Assignment — Reproduce the passage about parenting burnout word for word, from its first sentence to its last.

Passage for review —
_ _ _ _ _ _ _

I’ve had a lot of these moments lately and it has turned me into a hot mess of a mom. Forgetting what time school starts? Check. Completely forgetting details about something I was told less than a hour before? Absolutely. I can feel myself slowly breaking; The whining. The sleep strikes. The attitude. Little by little, it all slowly adds up and suddenly it’s 3 a.m. and I’m sitting on the floor outside of the bedroom doors in tears because I’ve finally been pushed to my breaking point.

Moments like these certainly have shut my ovaries up more than once and while I know that it’s absolutely a phase and “this too shall pass,” it’s sometimes hard to look past it all. Thankfully, I have a great support system that’s been there more than once to pick up the pieces and glue my sanity together. (I’m looking at you, my dear husband/Rocky stand-in!) I’m reminded that sometimes when things are the hardest it’s okay to shove my own parenting rules aside if it means my mental wellbeing stays intact.

Find peace in knowing that your kids aren’t the only ones with inner Ivan Dragos, and it’s okay to let the world know that. Together we’re stronger and if we support one another we’ll always have someone to help push us back into sanity.

_ _ _ _ _ _ _

Source material —
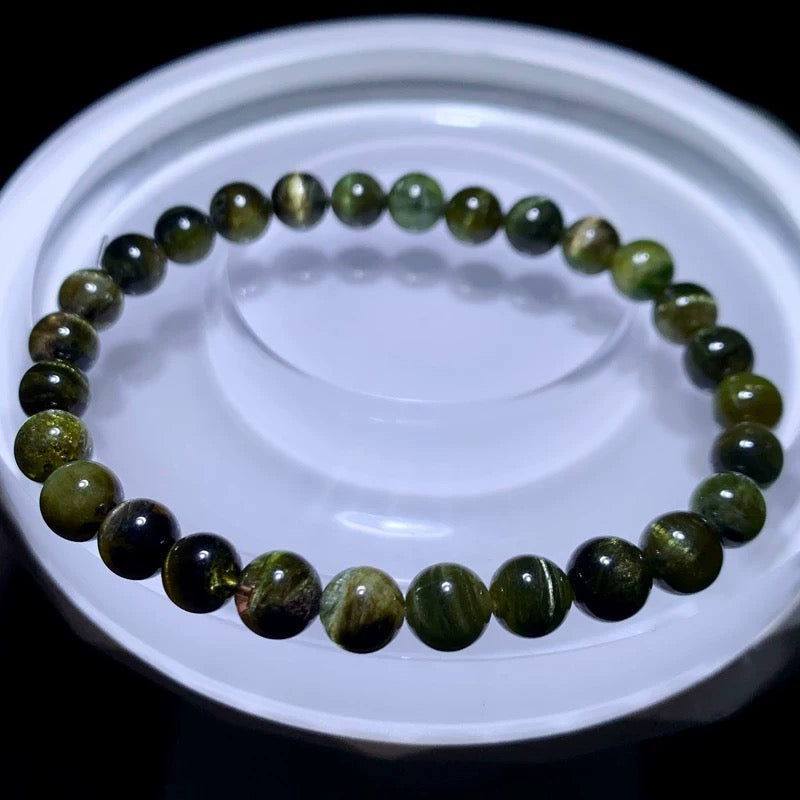 Genuine Natural Grade A Brazilian Cat Eye Tourmaline Bracelet Jewelry Gifts 4mm 6mm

_ _ _ _ _ _ _

Task output —
I’ve had a lot of these moments lately and it has turned me into a hot mess of a mom. Forgetting what time school starts? Check. Completely forgetting details about something I was told less than a hour before? Absolutely. I can feel myself slowly breaking; The whining. The sleep strikes. The attitude. Little by little, it all slowly adds up and suddenly it’s 3 a.m. and I’m sitting on the floor outside of the bedroom doors in tears because I’ve finally been pushed to my breaking point.

Moments like these certainly have shut my ovaries up more than once and while I know that it’s absolutely a phase and “this too shall pass,” it’s sometimes hard to look past it all. Thankfully, I have a great support system that’s been there more than once to pick up the pieces and glue my sanity together. (I’m looking at you, my dear husband/Rocky stand-in!) I’m reminded that sometimes when things are the hardest it’s okay to shove my own parenting rules aside if it means my mental wellbeing stays intact.

Find peace in knowing that your kids aren’t the only ones with inner Ivan Dragos, and it’s okay to let the world know that. Together we’re stronger and if we support one another we’ll always have someone to help push us back into sanity.